The Singh Twins (Amrit & Rabindra)
Liverpool 800 Coat of Arms
Mr Singh’s India
Wirral based, London born twin sisters Amrit and Rabindra are contemporary British artists of International standing whose award winning paintings have been acknowledged as constituting a unique genre in British Art and for initiating a new movement in the revival of the Indian miniature tradition within modern art practice. Describing their work as Past – Modern (as opposed to Post Modern), their work engages with important areas of critical debate – challenging existing stereotypes and redefining generally accepted, narrow perceptions of heritage and identity in art and society. Combining elements from Western and Eastern aesthetics they assert the value of traditional and non European art forms to the continuing development of Contemporary Art practice – exploring cultural, social and political issues of global significance within a highly decorative, often witty and symbolic style which has universal appeal and transcends cultural barriers.
With paintings in private and public collections world wide the Singh Twins continue to be invited to speak on their work at institutions such as the Tate Gallery, London; The Art Gallery of Ontario, Canada; The National Museum of Modern Art in Delhi and Mumbai; the University of California, Santa Barbara and the Asian Art Museum, San Francisco.

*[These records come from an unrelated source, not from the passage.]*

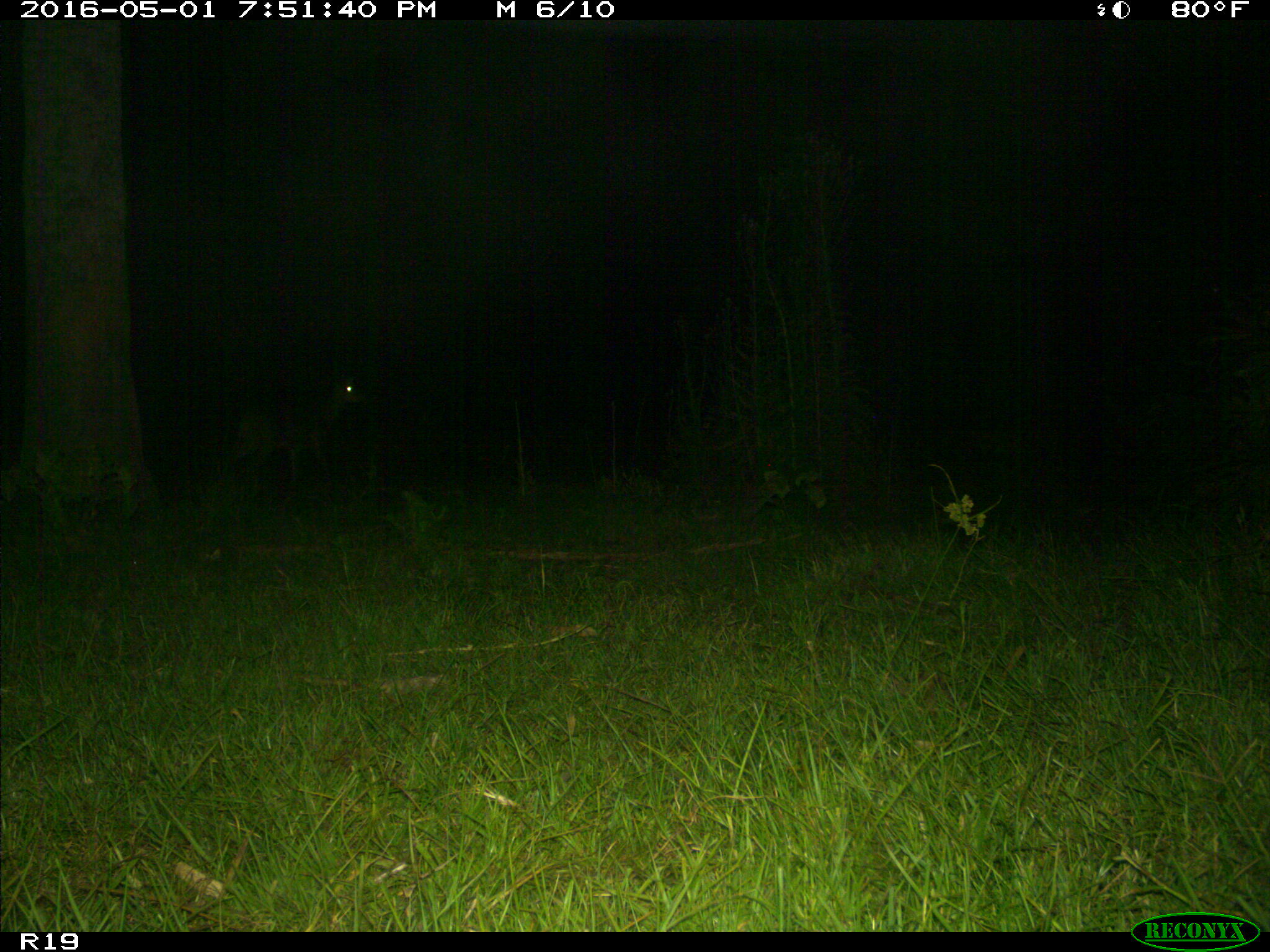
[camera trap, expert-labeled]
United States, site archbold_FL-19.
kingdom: Animalia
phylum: Chordata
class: Mammalia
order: Artiodactyla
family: Cervidae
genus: Odocoileus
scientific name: Odocoileus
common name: deer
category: unidentified deer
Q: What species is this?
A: Unidentified deer (deer) (Odocoileus).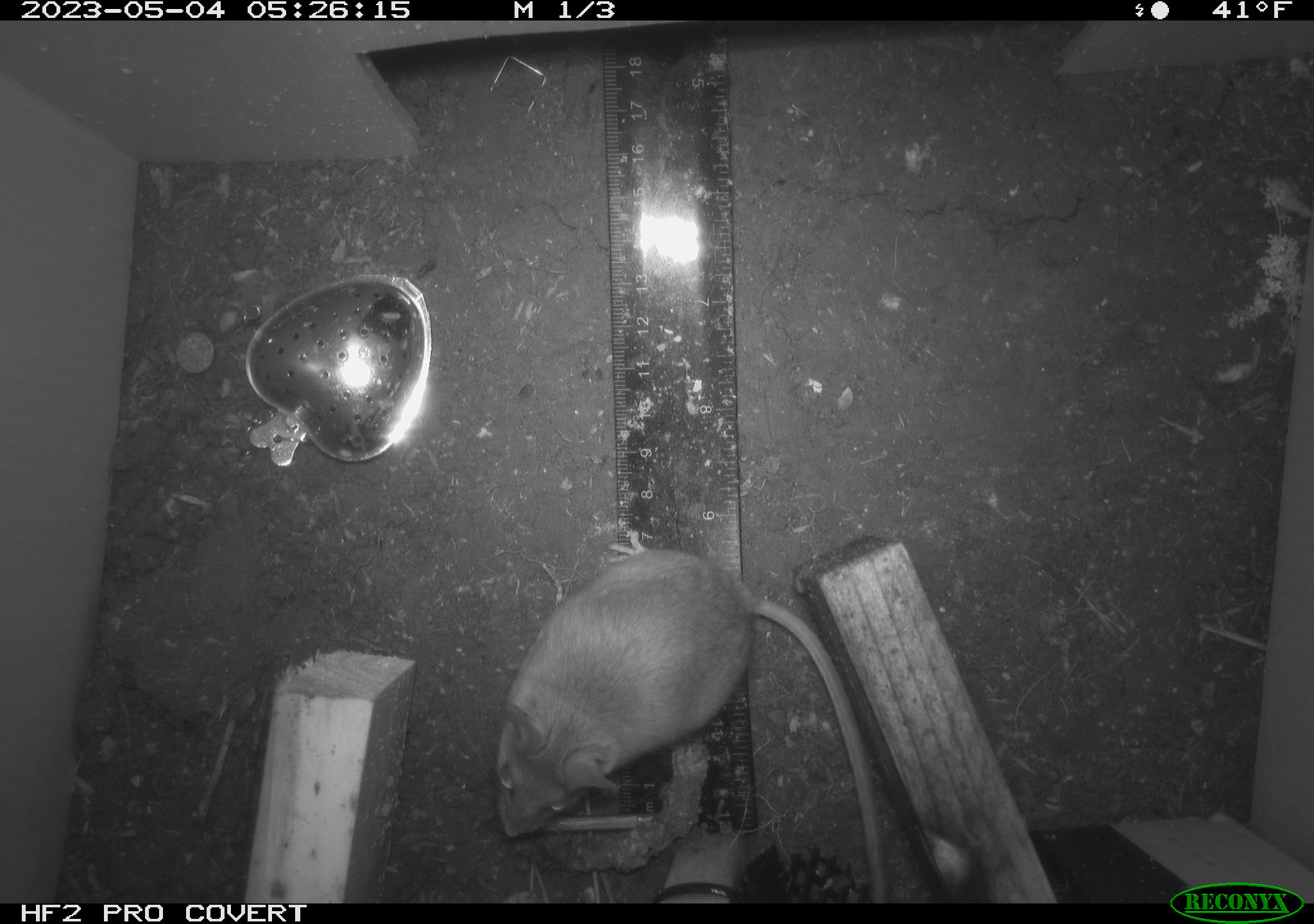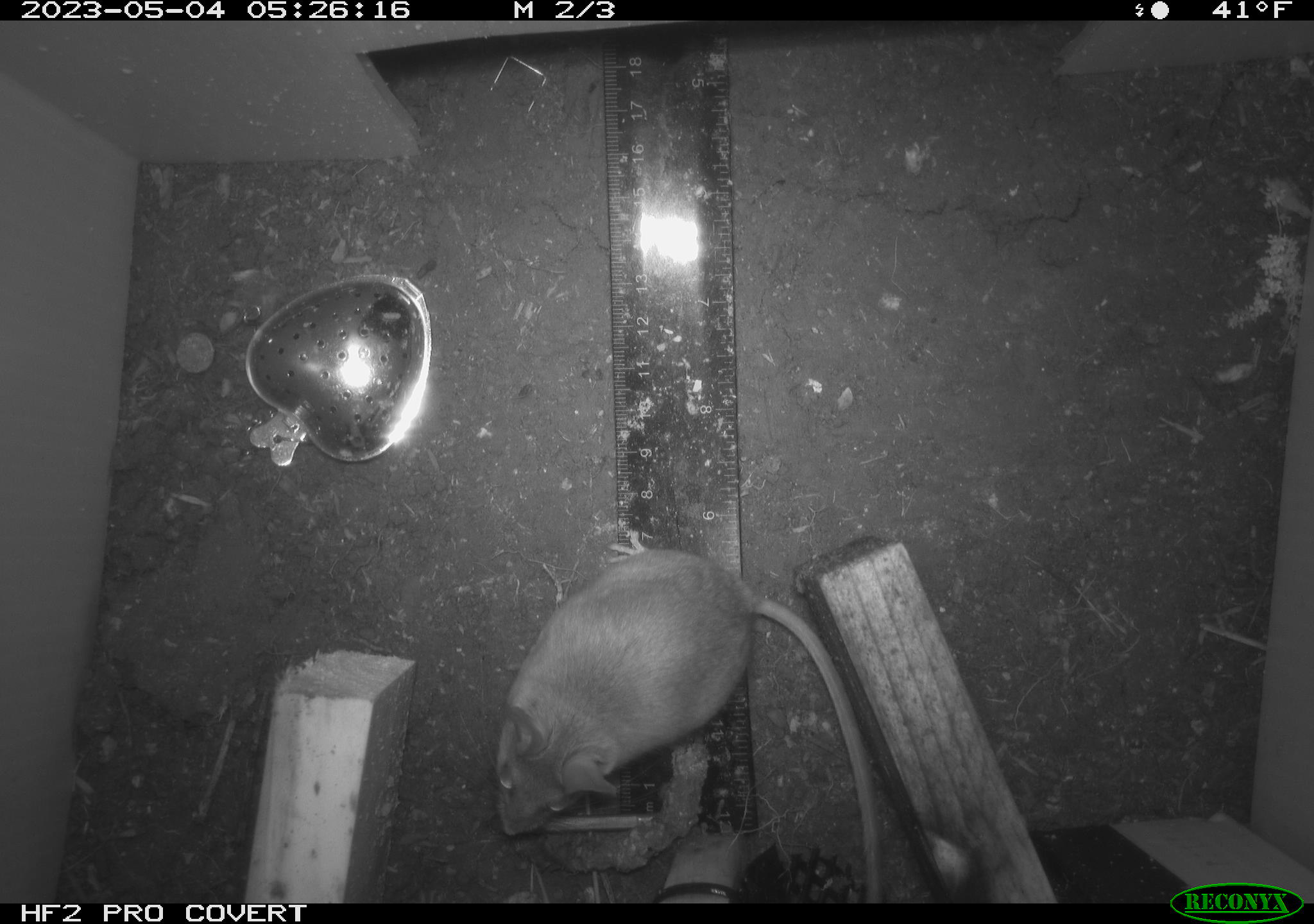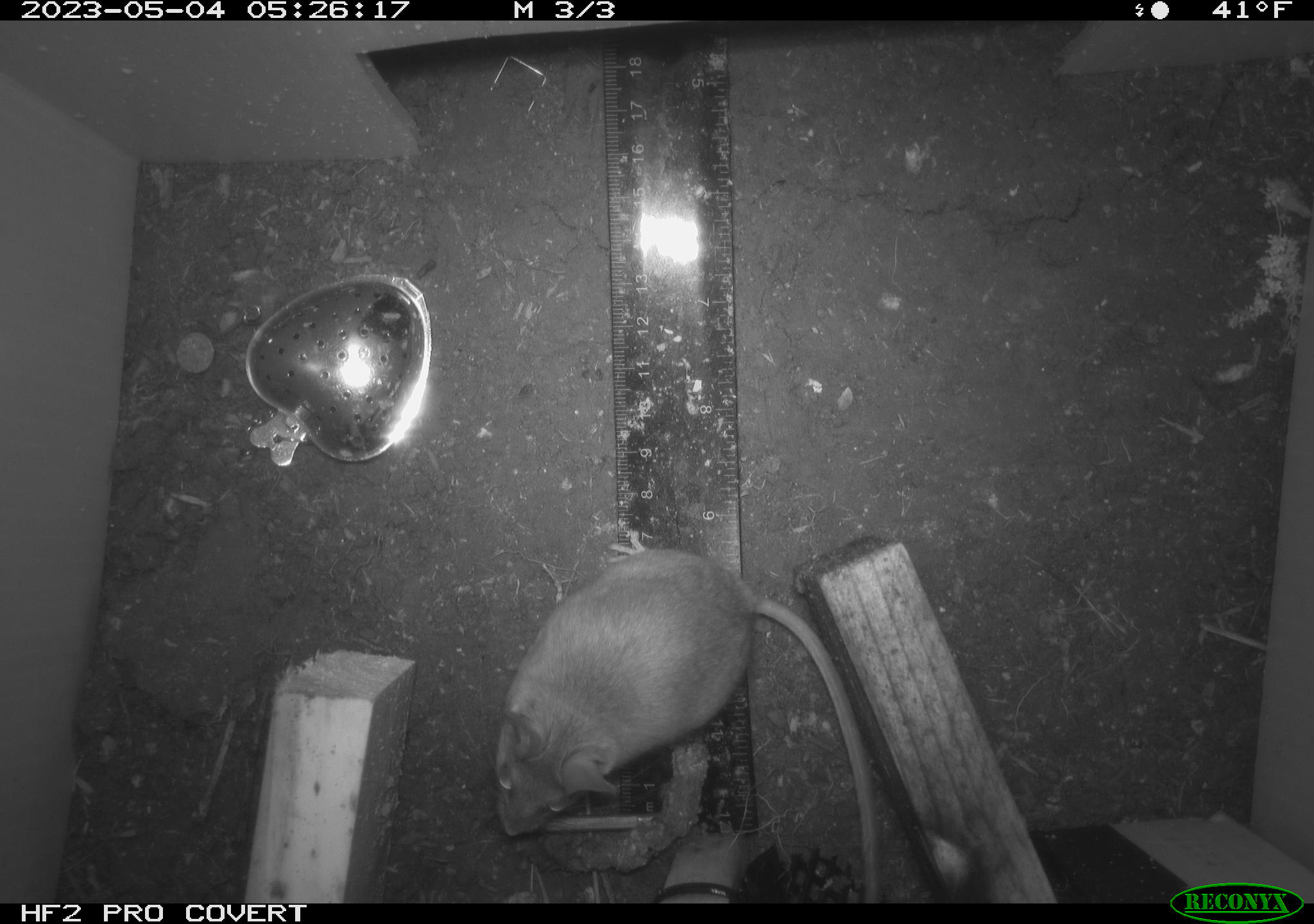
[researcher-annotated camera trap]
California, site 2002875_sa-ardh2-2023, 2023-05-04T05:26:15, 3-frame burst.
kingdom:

At the same time a significant interest from academics, individual art students and University research graduates has resulted in their work being incorporated into the Open University syllabus and other sectors of Britain’s formal education system.
The Singh Twins
Two fine art books, Twin Perspectives and Worlds A-Part have been published on their work. In addition they are profiled in numerous main stream arts journals and publications including the Penguin History of Scotland, The Oxford History of Art:Portraiture, The National Portrait Gallery’s The Portraiture Now and Marg Publication’s New Insights into Sikh Art.
Attracting International media attention, Radio and Television appearances include interviews for BBC’s Womens’ Hour, Mid Week, Front Row and Belief; CBC’s Here And Now and the Granada TV documentary Singh Out Sisters. An independently commissioned Arts Council film about their work, ‘Alone Together’, received ‘The Best Film on Art’ prize at the 2001 Asolo International Film Festival. In the same year they were short-listed for the Asian Women of Achievement Awards (in the category of Arts & Culture) and in 2002 were appointed official Artists in Residence to the Manchester Commonwealth Games. The work they produced in response to the Games gained international publicity and was featured as a question on the popular TV quiz show Who Wants to Be A Millionaire?

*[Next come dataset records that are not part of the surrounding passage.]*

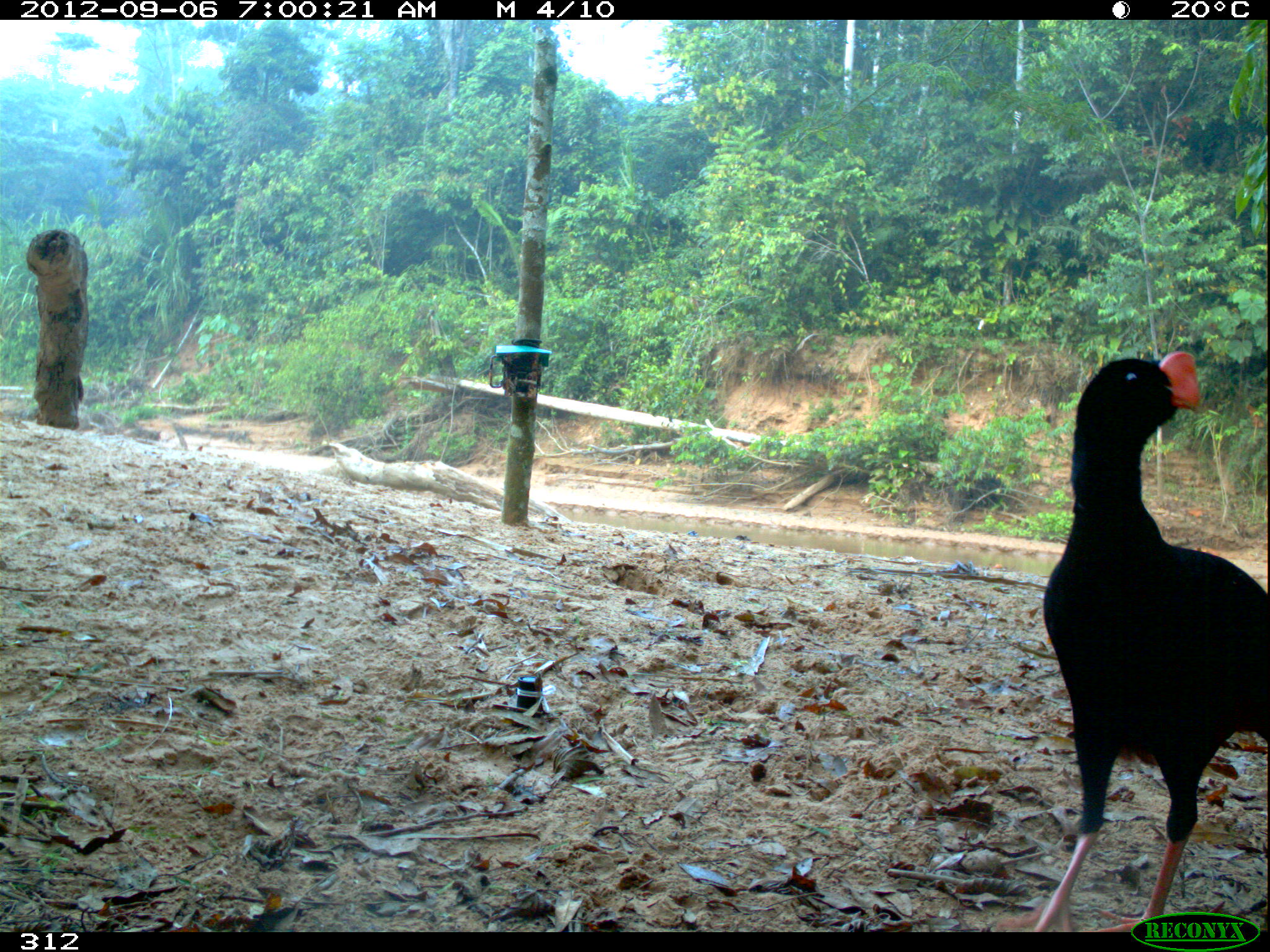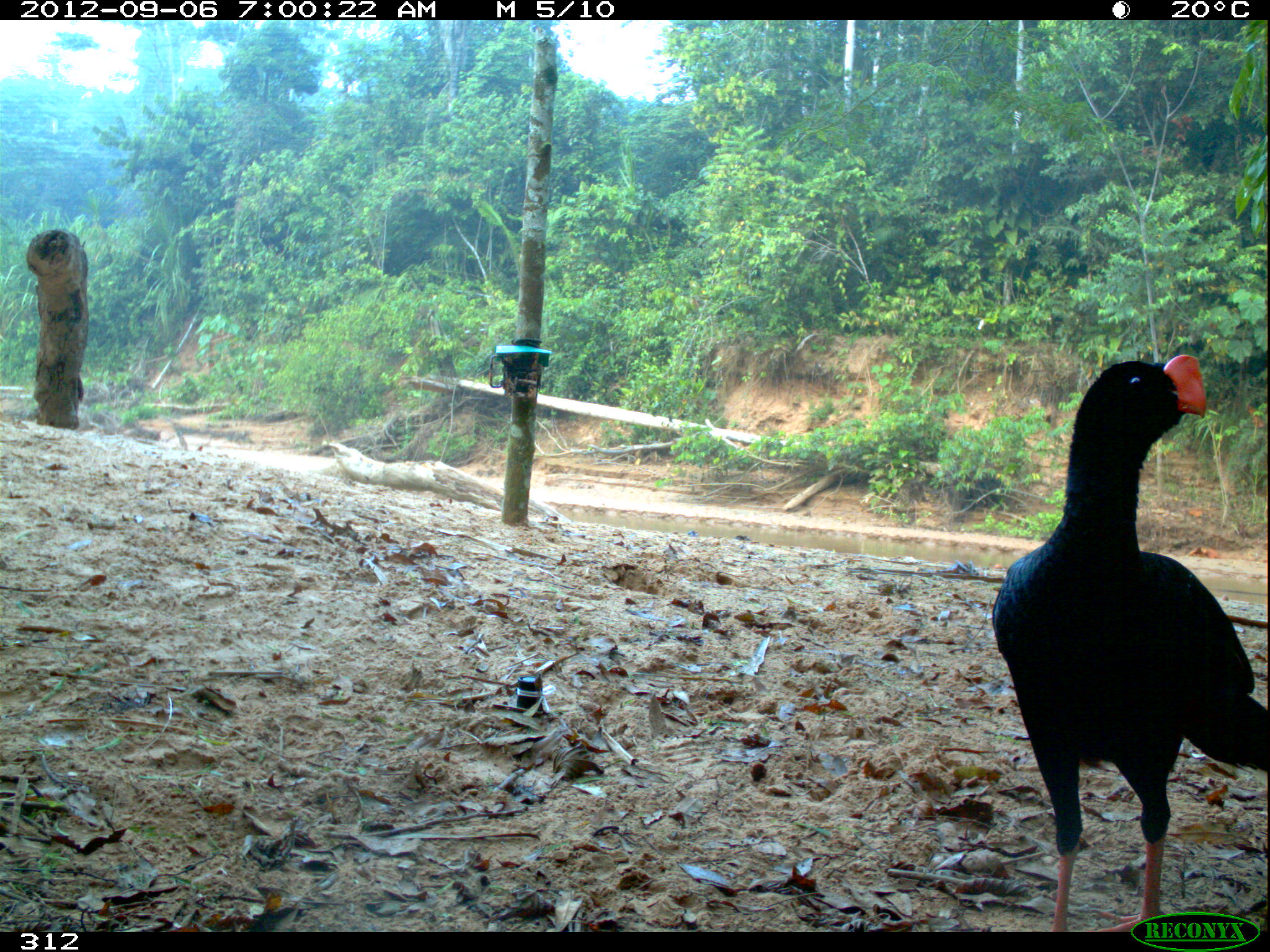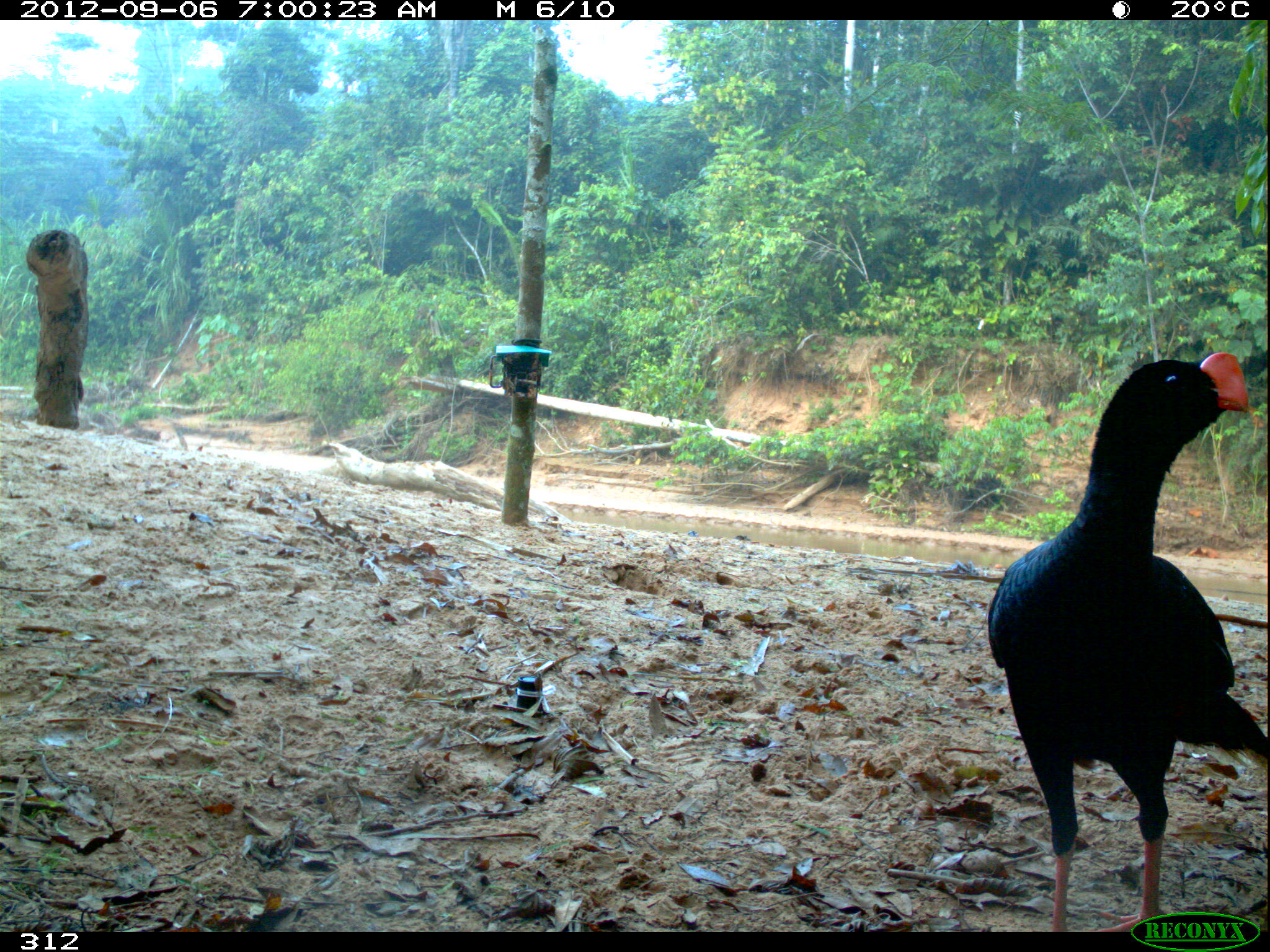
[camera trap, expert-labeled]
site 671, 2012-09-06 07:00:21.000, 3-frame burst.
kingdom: Animalia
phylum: Chordata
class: Aves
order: Galliformes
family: Cracidae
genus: Mitu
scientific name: Mitu tuberosum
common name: razor-billed curassow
Mitu tuberosum (razor-billed curassow).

In 2002 their Arts Council England, British Council and Air Indian sponsored solo India tour was launched at the National Gallery of Modern Art, New Delhi – making them the only British artists (besides Henry Moore) to have been offered a solo show at this, one of India’s foremost venues for Contemporary Art. In 2003 their work toured USA and Canada and they currently have works on loan to the Smithsonian Institute Washington.
In 2005 a major retrospective of the vast body of work they have created since 1987 was hosted by one of Britain’s prestigious National Galleries, The Walker, in their home city of Liverpool.
Future plans include a South Pacific tour of their work including New Zealand, Australia, Singapore & Thailand.
In 2006 The Singh Twins were commissioned by Liverpool Culture Company to create two paintings for permanent public display to celebrate Liverpool’s 800th birthday and its status as European Capital of Culture in 2008.
The Singh Twins are also published authors and film makers. Their writing includes books such as Bindhu’s Weddings and Images of Freedom as well as numerous articles for magazines, journals and websites both in the UK and abroad.
In 2006 they completed their first film, Nineteen Eighty-Four and the Via Dolorosa Project – a short documentary on the making of one of their most famous works, Nineteen Eighty Four, which has been screened at film festivals internationally.
Our art and collaborative partnership developed largely in response to the serious criticisms we faced during our first degree for pursuing common interests and goals in developing personal styles which were not only deemed to be unacceptable because of their similarity, but because they were ‘inappropriately’ rooted in Eastern cultural aesthetics and our experience as British Asians.
Against this hostility our determined exploration of the Indian miniature style and established practice of working and exhibiting together (as well as dressing identically), is a political statement against the hypocrisy of an establishment which advocated self expression as the ‘be all and end all’ of Modern Art, yet denied the validity of anything which did not comply with the expectations dictated by a selective, Eurocentric perspective.
Whilst asserting the right to define our own cultural and artistic ‘individuality’ in a way that is meaningful and true to who we are as British Asians, artists and twins our work, more importantly, redresses the need to re evaluate established cultural definitions, values and role models within the wider context of an evolving global society dominated by western consumer markets and popular culture. This is because ultimately, our artistic strategy is defined by a sense of responsibility to look beyond personal issues of identity towards exposing wider cultural prejudices and highlighting other concerns of more global significance.
The desire to make a real difference through our work has fuelled our determination in establishing an international profile that demands acceptance on our own terms – creating a recognised platform for serious debate which has meaningful impact in challenging pervading social, political and cultural attitudes.